Tandis que le quartier fortement connoté «tunisien» en région PACA offre un agencement partagé entre deux rues parallèles. Donc un périmètre plus restreint que dans la capitale. Néanmoins, la concentration de culture tunisienne s’y révèle très dense. Impression de torpeur, de cloisonnement renforcé par le régionalisme de cette population allochtone majoritairement originaire d’un périmètre Monastir-Sousse, et très souvent aussi de Msaken.
C’est en s’attardant sur ces détails quotidiens que le promeneur s’aperçoit de ce particularisme juste derrière la gare de Nice, en un enchevêtrement de ponts, de tunnels et d’une voie rapide entortillée.
Contrairement à son homologue parisien, ce périmètre «tunisien» de Nice constitue une enclave. Alors que la Tunisie de Couronnes présente des caractéristiques plus religieuses au moyen de ses librairies spécialisées dans l’univers coranique (la maison d’édition Al Bouraq entre autres) tout en s’ouvrant plus sur le monde car mieux desservie, le territoire des Alpes Maritimes rend une vision plus intimiste confirmée par la succession de commerces suggérant un regroupement identitaire centré davantage autour de la Tunisie que de l’islam.
Cet isolement a pour effet une méconnaissance de la communauté de la part de la population européenne de souche, engendrant par là une impréparation au jugement d’un groupe ethnique représentatif d’une partie de son pays d’origine mais simultanément difficilement représentatif en totalité de sa nation ou des Musulmans en général.
Voilà pourquoi, faire des amalgames sous couvert de chercher des causes à des problèmes d’intégration peut conduire promptement à l’erreur.

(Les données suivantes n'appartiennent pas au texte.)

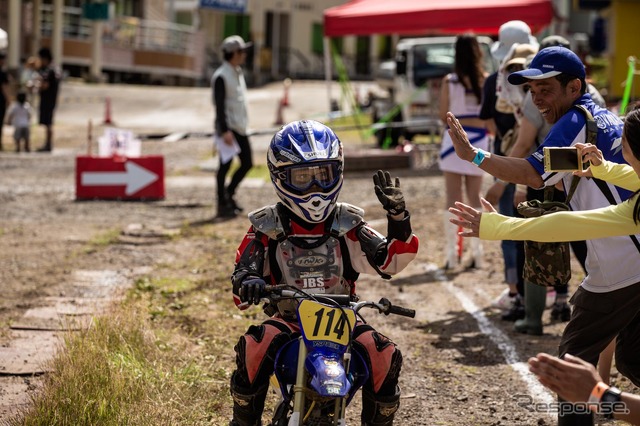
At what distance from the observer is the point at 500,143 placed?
866cm

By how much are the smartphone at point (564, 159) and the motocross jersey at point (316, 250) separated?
712 mm

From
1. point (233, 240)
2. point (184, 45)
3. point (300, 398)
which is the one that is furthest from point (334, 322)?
point (184, 45)

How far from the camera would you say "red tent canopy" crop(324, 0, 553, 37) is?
18250 millimetres

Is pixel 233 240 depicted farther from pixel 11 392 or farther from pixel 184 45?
pixel 184 45

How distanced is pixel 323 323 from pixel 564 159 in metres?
1.25

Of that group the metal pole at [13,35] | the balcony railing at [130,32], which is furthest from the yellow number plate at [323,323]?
the balcony railing at [130,32]

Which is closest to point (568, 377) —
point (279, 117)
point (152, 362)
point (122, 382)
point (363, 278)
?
point (122, 382)

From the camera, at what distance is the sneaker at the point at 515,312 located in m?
8.44

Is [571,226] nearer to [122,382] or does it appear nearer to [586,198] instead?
[586,198]

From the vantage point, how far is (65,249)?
1162cm

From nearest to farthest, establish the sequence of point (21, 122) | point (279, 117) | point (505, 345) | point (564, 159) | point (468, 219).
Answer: point (468, 219)
point (564, 159)
point (505, 345)
point (21, 122)
point (279, 117)

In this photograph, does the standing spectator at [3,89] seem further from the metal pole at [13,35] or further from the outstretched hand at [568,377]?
the outstretched hand at [568,377]

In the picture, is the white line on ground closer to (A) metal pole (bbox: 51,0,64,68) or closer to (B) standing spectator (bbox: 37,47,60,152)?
(B) standing spectator (bbox: 37,47,60,152)

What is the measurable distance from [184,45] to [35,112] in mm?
18515
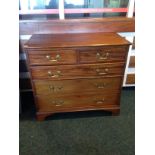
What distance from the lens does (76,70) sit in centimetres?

Au vu de l’attentat de 2016, de ses commémorations et de l’organisation du procès, la communauté tunisienne de Nice court toujours le risque de voir son image malmenée.

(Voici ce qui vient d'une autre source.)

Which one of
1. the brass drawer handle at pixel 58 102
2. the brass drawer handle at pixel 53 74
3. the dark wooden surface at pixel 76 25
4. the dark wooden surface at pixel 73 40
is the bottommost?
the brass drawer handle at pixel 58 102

Une sensation de repli se dégage, plurifactorielle. La localisation du quartier, coincé dans une zone à l’esthétique aléatoire. Son habitus parfois délabré agit comme un facteur discriminant. Des épisodes de racisme ont renforcé ce repli davantage au sud-est de la France qu’en Région Parisienne ou qu’en Bretagne.
Toutefois, une chose positive intervient dans les éléments jouant sur le repli : la participation très active au marché niçois de l’emploi des gens d’origine tunisienne, leur prenant donc beaucoup de temps. Pour cela, il suffit de se rendre compte de la frénésie des travailleurs du BTP se réunissant au café Zizou ou au salon de thé Metoui afin de constituer les équipes journalières sur les chantiers. Ou encore de regarder les nombreux boutiquiers s’affairer. L’occasion aussi de prendre le temps de constater que parmi les huit inculpés du procès figurent quatre personnes d’origine tunisienne, mais également quatre personnes d’origine albanaise chrétienne liées au banditisme.

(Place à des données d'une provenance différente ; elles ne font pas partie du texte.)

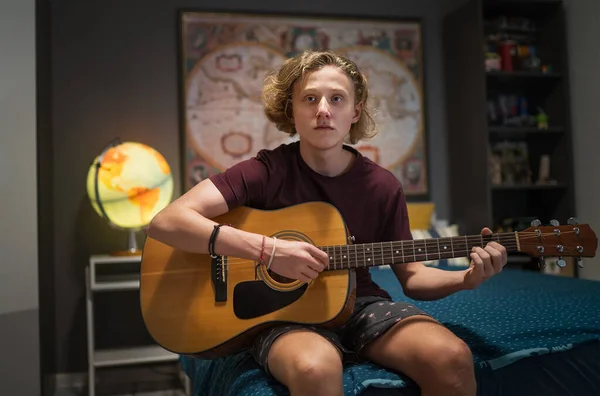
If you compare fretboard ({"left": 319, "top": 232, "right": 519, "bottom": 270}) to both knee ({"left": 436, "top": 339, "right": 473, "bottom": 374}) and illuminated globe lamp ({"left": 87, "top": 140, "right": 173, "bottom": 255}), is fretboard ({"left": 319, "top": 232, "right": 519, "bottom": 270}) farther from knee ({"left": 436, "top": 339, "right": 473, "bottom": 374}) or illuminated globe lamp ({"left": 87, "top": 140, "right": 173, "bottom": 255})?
illuminated globe lamp ({"left": 87, "top": 140, "right": 173, "bottom": 255})

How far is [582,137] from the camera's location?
12.4ft

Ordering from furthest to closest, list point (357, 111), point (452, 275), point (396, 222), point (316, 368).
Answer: point (357, 111), point (396, 222), point (452, 275), point (316, 368)

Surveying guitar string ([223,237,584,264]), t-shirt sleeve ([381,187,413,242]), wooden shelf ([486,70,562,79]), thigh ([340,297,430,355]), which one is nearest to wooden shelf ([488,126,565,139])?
wooden shelf ([486,70,562,79])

Pour combattre le traitement expéditif des médias et pour que l’objectivité l’emporte sur une subjectivité en route contre une communauté voulant simplement exister tranquillement et dont l’entre-soi s’explique de différentes manières, préservons ce petit bout d’une Tunisie qui console ce juif sépharade âgé rencontré par hasard et qui, bien que résidant dans les beaux quartiers de la cité balnéaire, avoue parcourir le quartier occasionnellement pour se rappeler sa patrie natale quittée au moment de l’indépendance.